- Promo poster
- 秀才遇著兵
- Genre: Costume Comedy
- Starring: Moses Chan Niki Chow Wayne Lai Michelle Yim Halina Tam
- Opening theme: "明知不知傻痴痴" by Moses Chan & Niki Chow
- Country of origin: Hong Kong
- Original language: Cantonese
- No. of episodes: 20

Production
- Producer: Lau Kar Ho
- Running time: 45 minutes (approx.)

Original release
- Network: TVB
- Release: May 25 – June 21, 2005

Related
- The Gentle Crackdown II (2008)

= The Gentle Crackdown =

Hong Kong television series

The Gentle Crackdown (Traditional Chinese: 秀才遇著兵) is a TVB costume comedy series broadcast in May 2005. It stars Moses Chan, Niki Chow, Wayne Lai, Michelle Yim and Halina Tam.

PROMPT A:
Copy the rows verbatim, from the row containing "Looking at this scene, does" through the final row, leaving out the pictures.
The article and the rows were taken from unrelated sources.

Items from a dataset:
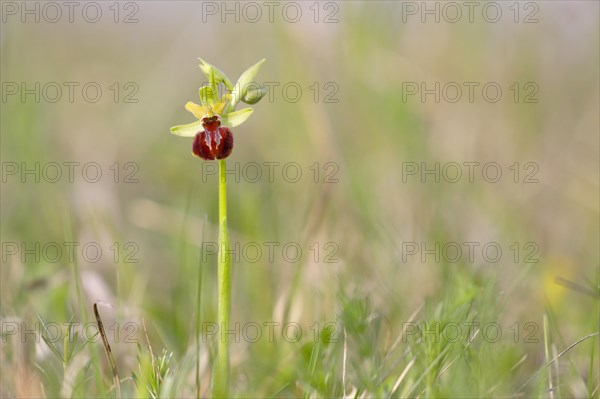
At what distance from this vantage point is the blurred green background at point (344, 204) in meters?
2.17

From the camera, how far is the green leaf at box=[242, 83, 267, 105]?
1886 mm

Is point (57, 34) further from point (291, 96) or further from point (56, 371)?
point (56, 371)

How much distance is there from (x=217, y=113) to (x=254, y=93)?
4.3 inches

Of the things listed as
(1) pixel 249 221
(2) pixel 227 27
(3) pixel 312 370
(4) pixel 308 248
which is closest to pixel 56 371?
(3) pixel 312 370

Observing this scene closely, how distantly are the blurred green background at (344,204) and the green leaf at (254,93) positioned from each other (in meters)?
0.59

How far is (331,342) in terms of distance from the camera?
83.8 inches

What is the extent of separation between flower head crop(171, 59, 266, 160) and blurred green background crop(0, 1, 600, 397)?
53cm

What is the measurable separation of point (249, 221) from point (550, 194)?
1.62m

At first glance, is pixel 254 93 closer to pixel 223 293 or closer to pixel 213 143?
pixel 213 143

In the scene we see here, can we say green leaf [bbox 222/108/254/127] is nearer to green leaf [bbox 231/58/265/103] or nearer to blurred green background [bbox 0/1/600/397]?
green leaf [bbox 231/58/265/103]

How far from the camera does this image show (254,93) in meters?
1.89

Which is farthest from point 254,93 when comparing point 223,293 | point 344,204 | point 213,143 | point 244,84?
point 344,204

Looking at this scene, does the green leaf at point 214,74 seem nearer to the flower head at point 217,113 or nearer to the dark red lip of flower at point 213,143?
the flower head at point 217,113

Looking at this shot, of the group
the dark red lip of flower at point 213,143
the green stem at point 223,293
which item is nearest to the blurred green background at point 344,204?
the green stem at point 223,293
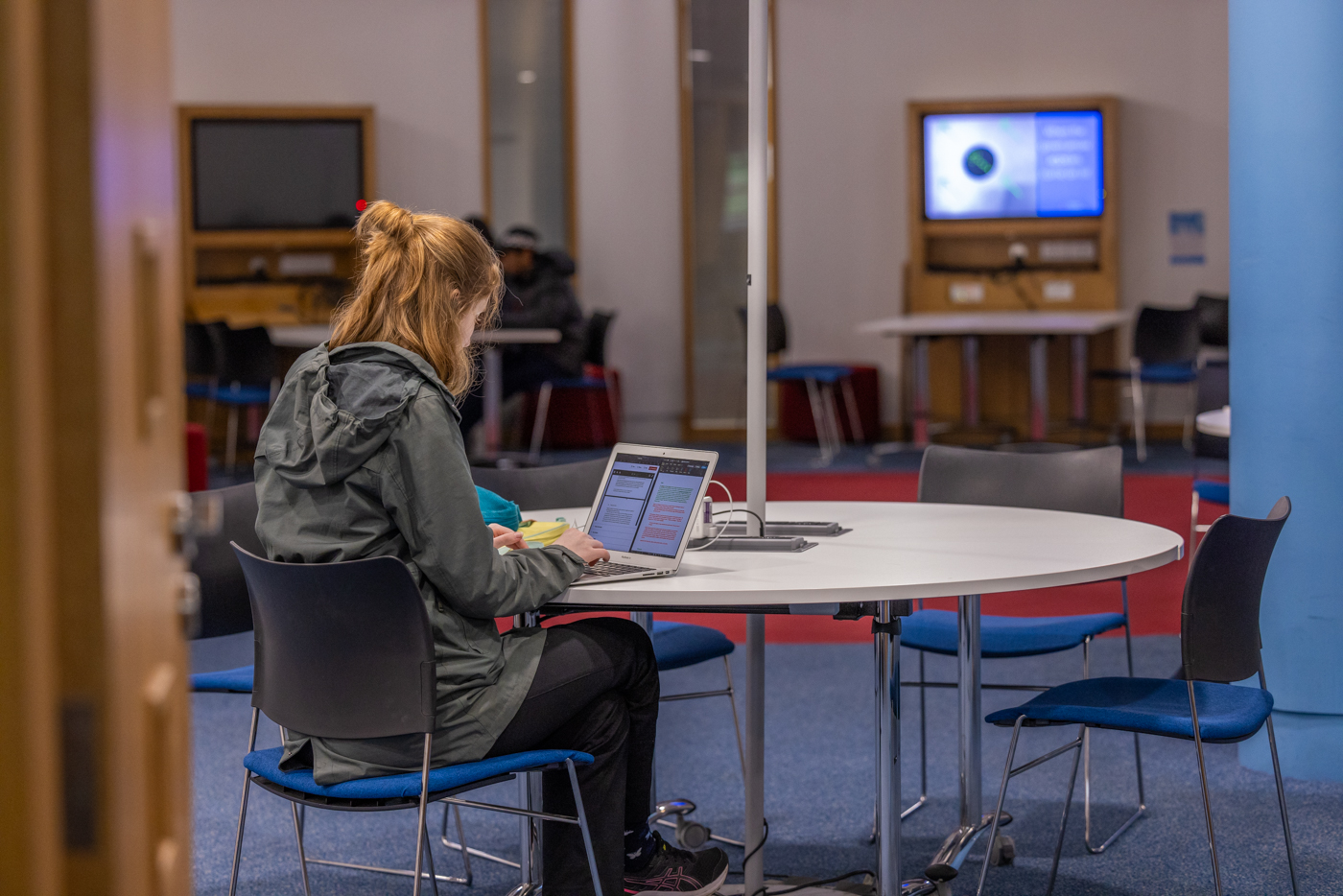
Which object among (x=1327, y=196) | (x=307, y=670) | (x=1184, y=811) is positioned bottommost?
(x=1184, y=811)

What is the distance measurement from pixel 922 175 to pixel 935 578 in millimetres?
7803

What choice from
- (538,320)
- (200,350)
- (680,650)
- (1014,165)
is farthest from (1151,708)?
(1014,165)

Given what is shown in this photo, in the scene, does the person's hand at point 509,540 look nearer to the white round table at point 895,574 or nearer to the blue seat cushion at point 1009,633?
the white round table at point 895,574

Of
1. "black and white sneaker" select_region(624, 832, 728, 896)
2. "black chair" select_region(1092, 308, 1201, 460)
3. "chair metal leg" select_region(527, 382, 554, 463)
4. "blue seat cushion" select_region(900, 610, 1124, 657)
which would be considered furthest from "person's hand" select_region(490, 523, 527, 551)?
"black chair" select_region(1092, 308, 1201, 460)

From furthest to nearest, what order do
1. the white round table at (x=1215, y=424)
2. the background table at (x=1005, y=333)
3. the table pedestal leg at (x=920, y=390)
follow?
the table pedestal leg at (x=920, y=390) < the background table at (x=1005, y=333) < the white round table at (x=1215, y=424)

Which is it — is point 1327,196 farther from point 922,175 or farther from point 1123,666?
point 922,175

PROMPT B:
Continue the article on The Gentle Crackdown from its last sentence.

ANSWER A:
Looking at this scene, does the green leaf at point 214,74 seem nearer to the flower head at point 217,113 or nearer to the dark red lip of flower at point 213,143?
the flower head at point 217,113

Looking at this shot, of the group
the dark red lip of flower at point 213,143
the green stem at point 223,293
which item is nearest to the blurred green background at point 344,204?
the green stem at point 223,293
Which object among (x=1327, y=196) | (x=307, y=670) | (x=1184, y=811) is positioned bottommost?
(x=1184, y=811)

What is the distance measurement from pixel 922 175 to pixel 935 578 in millimetres?
7803

What choice from
- (538,320)
- (200,350)
- (680,650)
- (1014,165)
is farthest from (1151,708)?
(1014,165)

Given what is shown in this photo, in the scene, does the person's hand at point 509,540 look nearer to the white round table at point 895,574 or nearer to the blue seat cushion at point 1009,633?
the white round table at point 895,574

Of
1. "black and white sneaker" select_region(624, 832, 728, 896)
2. "black chair" select_region(1092, 308, 1201, 460)
3. "chair metal leg" select_region(527, 382, 554, 463)
4. "blue seat cushion" select_region(900, 610, 1124, 657)
which would be considered furthest from "person's hand" select_region(490, 523, 527, 551)?
"black chair" select_region(1092, 308, 1201, 460)

From furthest to nearest, what order do
1. the white round table at (x=1215, y=424)
2. the background table at (x=1005, y=333)
3. the table pedestal leg at (x=920, y=390)
follow?
the table pedestal leg at (x=920, y=390) < the background table at (x=1005, y=333) < the white round table at (x=1215, y=424)

Which is it — is point 1327,196 farther from point 922,175 or farther from point 1123,666?
point 922,175

ANSWER B:
==Synopsis==
What would happen when a slow-paced scholar meets an impetuous constable? During the Ming Dynasty, the world is full of corrupt officials. Master Constable Luk Chin (Yuen Wah) fell in love with the female outlaw Fei Ying (Michelle Yim) and they have a daughter - Luk Sap-Yee (Niki Chow).

Hoping to follow in her father's footsteps, Sap-Yee is an impulsive and idealistic constable whose skill and competence is often dismissed by her corrupt male peers. Meanwhile, her mother has given up her old ways and keeps her old identity and martial arts skills a secret to watch over her troublesome daughter. When Sui Tong-Lau (Moses Chan), the newly appointed magistrate, arrives in Sap-Yee's city, they wind up working together to solve a number of unusual cases.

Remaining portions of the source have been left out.